お小夜の家はもとのままですが、たった一人の下女のお米は調べが済むまで里へ帰すこともならず三毛猫と一緒に淋しく暮しております。
「お前の家はどこだえ」
「厚木在だよ」
平次の問いに対して、妙に怒っているような調子です。年頃は十八九、番茶なら少し出過ぎたくらいですが、むくつけき様子を見ると、江戸へ来て、まだ三月とは経っていないでしょう。
「あの晩どうしていたんだ」
「風呂へ入って来て、御新造さんへ声を掛けて寝ただ。翌る朝お隣の皆次さんに、雨戸が開いているぞと声を掛けられて、びっくりして飛び起きて見ると、御新造さんは殺されていたでねえか」
むくつけき娘ですが、相模言葉ながら、思いの外達弁にまくし立てます。
「風呂から帰って声を掛けたとき、返事がなかったのか」
「よく眠っているべえと思っただよ」
「そのとき雨戸は閉っていたのかい」
「私はお勝手から入ったから、御新造さんの雨戸は知らねえよ」
それでは何にもなりません。
「日常、ここへ出入りするのはどんな人たちだ」
「お隣の皆次さんと――これは紙屋さんだよ。地主の寅吉さんと、庵室の鉄童さん、それから米屋の兼松旦那、もっとも米屋の旦那は滅多に来ねえだよ」
「それっきりか」
「もう一人、御浪人の浅川団七郎とかいう人がときどき来るが、おらは後ろ姿しか知らねえだよ」
「よしよし、そんな事でたくさんだろう」
平次はそれ以上を聴こうともしません。
「いちばん繁々通うのは誰だい」
ガラッ八は後ろから口を出しました。
「地主の寅吉とかいう男だ。訊かなくたって解っているよ」
平次は一番先に寅吉を挙げた下女の言葉の調子から、そのくらいのことは判断している様子です。
「お小夜が殺された晩、誰も来なかったかい」
とガラッ八。
「地主の寅吉旦那が来ただよ、話がこんがらかった様子で、御新造さんと何か言い合っていただが――おらは御新造さんにせき立てられて、表の湯屋へ行ってしまったから、どう納まったか後は知らねえ」
平次はそれを聴くと後ろをふり向きました。三つ股の源吉はその寅吉を縛らずにいるはずはないと思ったのです。
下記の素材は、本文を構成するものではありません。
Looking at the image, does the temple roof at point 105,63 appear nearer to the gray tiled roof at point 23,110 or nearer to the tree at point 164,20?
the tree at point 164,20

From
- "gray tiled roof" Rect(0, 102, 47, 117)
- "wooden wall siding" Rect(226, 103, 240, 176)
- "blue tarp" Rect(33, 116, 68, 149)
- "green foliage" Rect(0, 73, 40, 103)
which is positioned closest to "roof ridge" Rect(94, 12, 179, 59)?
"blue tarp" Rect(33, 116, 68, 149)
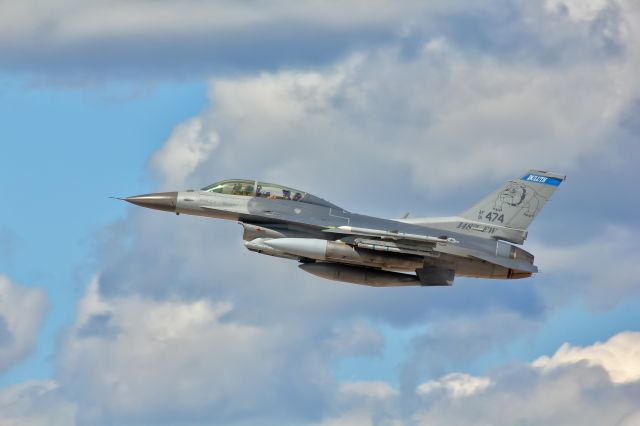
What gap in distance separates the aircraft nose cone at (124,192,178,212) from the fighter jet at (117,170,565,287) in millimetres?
39

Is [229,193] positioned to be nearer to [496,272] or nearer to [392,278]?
[392,278]

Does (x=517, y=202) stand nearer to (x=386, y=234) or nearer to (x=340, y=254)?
(x=386, y=234)

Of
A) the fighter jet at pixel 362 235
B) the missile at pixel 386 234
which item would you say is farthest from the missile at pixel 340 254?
the missile at pixel 386 234

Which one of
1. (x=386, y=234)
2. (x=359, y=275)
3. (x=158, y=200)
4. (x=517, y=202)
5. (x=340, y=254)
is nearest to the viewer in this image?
(x=340, y=254)

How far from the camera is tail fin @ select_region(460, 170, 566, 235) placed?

「寅吉は一応引立ててみたが、どうしてもお小夜を殺したとは言わねえ、――盗られた物はなし、寅吉より外に、下手人の匂いのするのもないが」
源吉はすっかり投げております。
「浅川団七郎という浪人者は」
「そいつはまるで雲を掴むような話だ。お小夜のところへ来る時は、大抵頭巾を冠っていたそうだし、お小夜はおくびにも出さなかったから、どこに住んでいるか、まるっきり見当がつかねえ。越後屋の主人が確かに顔を見たと言っているが、色白で四十前後で、ベットリと濃い青髯の跡のある、とだけじゃ――そんな浪人者は江戸に何百人いるか解らない」
三つ股の源吉の言うのは尤もでした。
「八、こいつは思ったよりむずかしいぜ。当分神田へ帰らねえことにして、音羽へ泊り込むとしようか」
銭形平次がそんな事を言うのですから、よくよくの難事件と見込んだのでしょう。